On retrouve encore cette
situation sur les marchés de village ou de quartier, et dans les boutiques spécialisées.
Malheureusement, aujourd’hui, environ les trois-quarts des fruits et légumes
sont achetés sans ce conseil, dans les supermarchés.
A ça,
il faut ajouter qu’une majorité des familles urbaines gardaient des attaches
fortes à la campagne, par leurs parents ou grands-parents. Cette culture des
produits frais était entretenue par cette relation. Le lien avec la campagne
était fort. Ce n’est encore le cas que pour une frange toujours plus étroite de
la population, au moins dans les pays industrialisés.
C’est
qu’il faut se rendre à l'évidence. Les habitudes de vie ont beaucoup changé
depuis 50 ans. C'est une question de temps, de facilité, et de priorités.
Beaucoup de gens préfèrent faire leurs courses rapidement, et garder du temps
disponible pour faire du sport, aller au cinéma ou sortir avec des amis. Ils
vont donc au supermarché, qui leur offre ces avantages, mais ils doivent se
servir seuls, sans conseil.
La
plupart des consommateurs ne savent pas choisir les produits. Cette culture,
transmise en général de mère en fille, qui consistait à connaitre les aliments,
à les choisir, à les conserver et à les cuisiner, s'est perdue dans la majorité
des familles. Les femmes qui travaillent sont la majorité. Elles sont donc des
mères de familles très occupées, qui ne veulent pas consacrer leur peu de temps
disponible à des activités domestiques.
L'aspect
visuel des produits est donc devenu le premier critère de choix. C'est par le
regard que le produit est sélectionné.
Les
supermarchés ont bien compris cette évolution et présentent le plus souvent des
produits beaux.
La
sélection variétale des fruits et légumes a consacré beaucoup de ressources à
améliorer l'aspect visuel des produits, parfois aux dépends du goût. De même,
beaucoup de fruits bicolores, par définition irréguliers en couleur, ont évolué
vers une coloration rouge toujours plus intense et uniforme. Un bon exemple est
celui de la pomme Gala, fruit doux très apprécié, qui a évolué depuis les
années 80, d'une coloration rouge-rosé sur environ 20 à 30% de sa surface, à un
rouge intense sur plus de 75% de sa surface (appelée désormais Royal Gala),
voire un rouge presque total, mais toujours strié.

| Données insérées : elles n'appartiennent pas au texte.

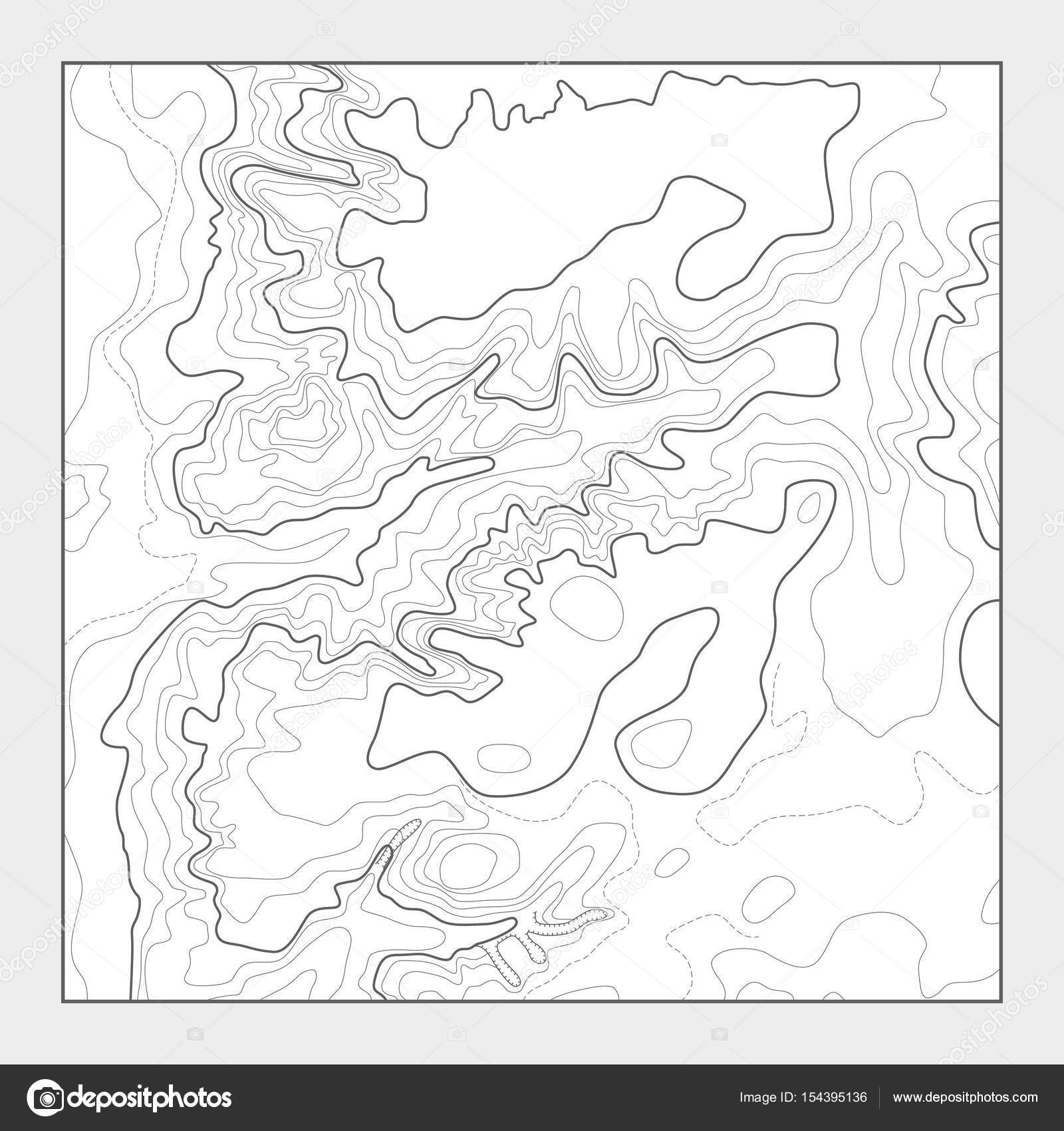 Topographic contour map background - topo heightmap — Stock Vector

La variété Royal Gala. C'est le mème fruit, seule la couleur change.
La variété Gala originale
Mais
qu'est-ce qu'un produit beau?
Les
critères d'esthétique sont spécifiques à chaque produit. Il est évident qu'une
pomme de premier choix ne peut pas ressembler à une laitue de premier choix.
Donc voici une petite liste
de critères qui définissent l'aspect du produit:
- La
propreté. Ça peut vous paraitre bizarre de commencer par ça, mais c'est en
effet le premier point. Presque tous les produits frais passent par une phase
de lavage, destinée à retirer toutes les poussières et les impuretés qu'ils
peuvent porter. Les cas les plus évidents sont les légumes qui poussent sous
terre, pomme de terre, carottes, radis, navets, patates douces, raves, etc.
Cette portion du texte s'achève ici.